Available responses:1=Strongly Agree,2=Somewhat Agree,3=Somewhat disagree,4=Strongly disagree
‘voter_category’ (A history of voting in recent elections)
Available responses:Always, Sporadic, Rarely/Never
RespId - A unique identification number which represents one unique survey respondent
‘Voter_category’ Response Definitions
Always = voted in all or all but one of the national elections presidential and midterm they were eligible to vote in since 2000
Sporadic = voted in at least two elections, but fewer than all the elections they were eligible to vote in or all but one
Rarely/Never = voted in no elections, or only one.
#Constructing new dataframe and recoding variables
#Make a new variable from the 'Q3_1' and recode the numerical responses via a case statement to make the data more readable
nonvoters_data <- nonvoters_data%>%
mutate(Systemic_racism_is_problem_in_the_United_States = case_when(
Q3_1 == 1 ~ '1.Strongly Agree',
Q3_1 == 2 ~ '2.Somewhat Agree',
Q3_1 == 3 ~ '3.Somewhat Disagree',
Q3_1 == 4 ~ '4.Strongly Disagree',
))
#renaming column name
nonvoters_data <- nonvoters_data%>%
rename(
Respondant_Identification_Number=RespId,
)
#create a new datafrom
d_frame <- nonvoters_data%>%
select(Respondant_Identification_Number, Systemic_racism_is_problem_in_the_United_States,voter_category)

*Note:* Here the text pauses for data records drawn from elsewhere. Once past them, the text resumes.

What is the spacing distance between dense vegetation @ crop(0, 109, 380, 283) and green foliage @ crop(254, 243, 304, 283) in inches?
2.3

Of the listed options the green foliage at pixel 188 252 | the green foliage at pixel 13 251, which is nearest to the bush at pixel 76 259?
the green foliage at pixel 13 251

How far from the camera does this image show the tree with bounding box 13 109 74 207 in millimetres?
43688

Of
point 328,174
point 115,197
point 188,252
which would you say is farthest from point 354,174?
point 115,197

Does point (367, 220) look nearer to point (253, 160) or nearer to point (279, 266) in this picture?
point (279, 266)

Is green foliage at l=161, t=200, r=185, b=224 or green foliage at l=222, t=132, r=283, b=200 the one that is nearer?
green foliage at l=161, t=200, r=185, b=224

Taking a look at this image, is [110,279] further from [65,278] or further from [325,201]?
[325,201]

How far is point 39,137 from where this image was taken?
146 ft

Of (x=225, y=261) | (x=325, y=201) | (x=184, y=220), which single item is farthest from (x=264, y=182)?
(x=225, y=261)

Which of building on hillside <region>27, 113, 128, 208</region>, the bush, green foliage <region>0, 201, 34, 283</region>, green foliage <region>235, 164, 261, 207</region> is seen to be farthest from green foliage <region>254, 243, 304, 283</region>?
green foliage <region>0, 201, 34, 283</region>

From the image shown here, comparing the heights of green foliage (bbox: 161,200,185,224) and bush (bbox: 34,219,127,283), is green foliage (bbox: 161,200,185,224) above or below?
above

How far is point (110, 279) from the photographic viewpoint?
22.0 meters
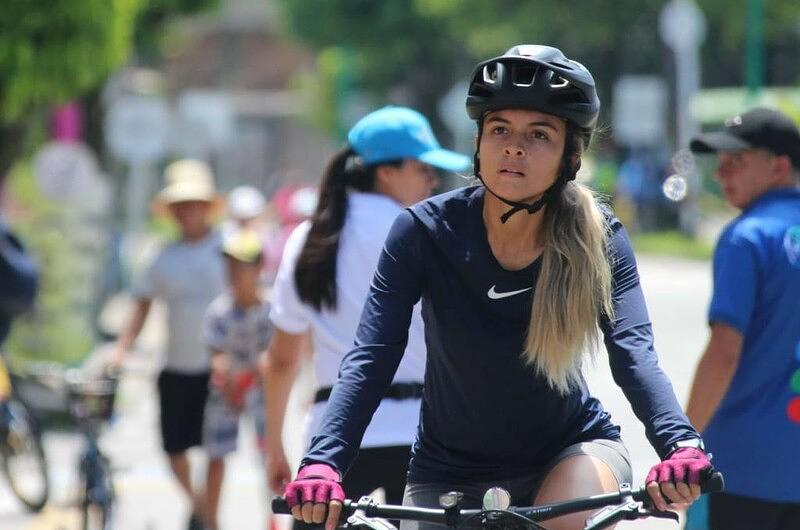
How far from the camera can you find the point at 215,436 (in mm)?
8352

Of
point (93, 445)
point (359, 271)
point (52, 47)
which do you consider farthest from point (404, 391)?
point (52, 47)

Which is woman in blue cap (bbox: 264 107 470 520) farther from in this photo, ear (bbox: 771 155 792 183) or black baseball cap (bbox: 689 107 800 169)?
ear (bbox: 771 155 792 183)

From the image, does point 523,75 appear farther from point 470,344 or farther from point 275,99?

#exclude rows with missing values from the dataframe
#this is the final dataframe for the assignment
d_frame <- d_frame%>%
filter(Systemic_racism_is_problem_in_the_United_States!="-1")

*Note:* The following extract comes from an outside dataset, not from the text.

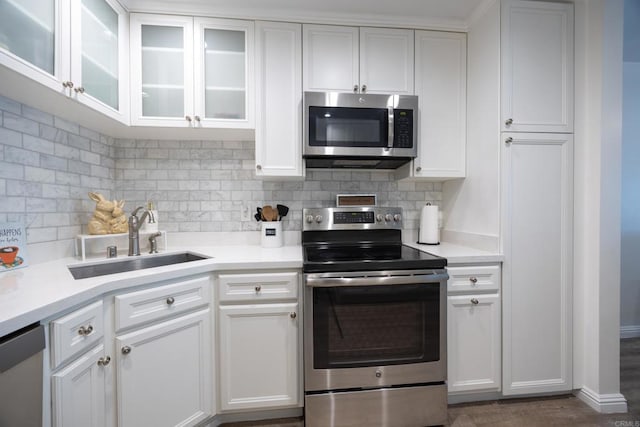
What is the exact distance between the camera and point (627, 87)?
8.30 ft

I placed the data into a pivot table to allow for high level overview
Observed_Values<-table(d_frame$Systemic_racism_is_problem_in_the_United_States, d_frame$voter_category)
Observed_Values
##
## always rarely/never sporadic
## 1.Strongly Agree 844 626 1212
## 2.Somewhat Agree 436 478 680
## 3.Somewhat Disagree 279 187 337
## 4.Strongly Disagree 243 141 334
Further analysis would be needed to determine if there is a relationship between the answer to question “Systemic_racism_is_problem_in_the_United_States” and voter history. It is interesting to note that among those respondents who strongly agree with the statement, these respondents are more likely to have a sporadic voting history. I would consider using a chi-squared test to determine a relationship between these two variables.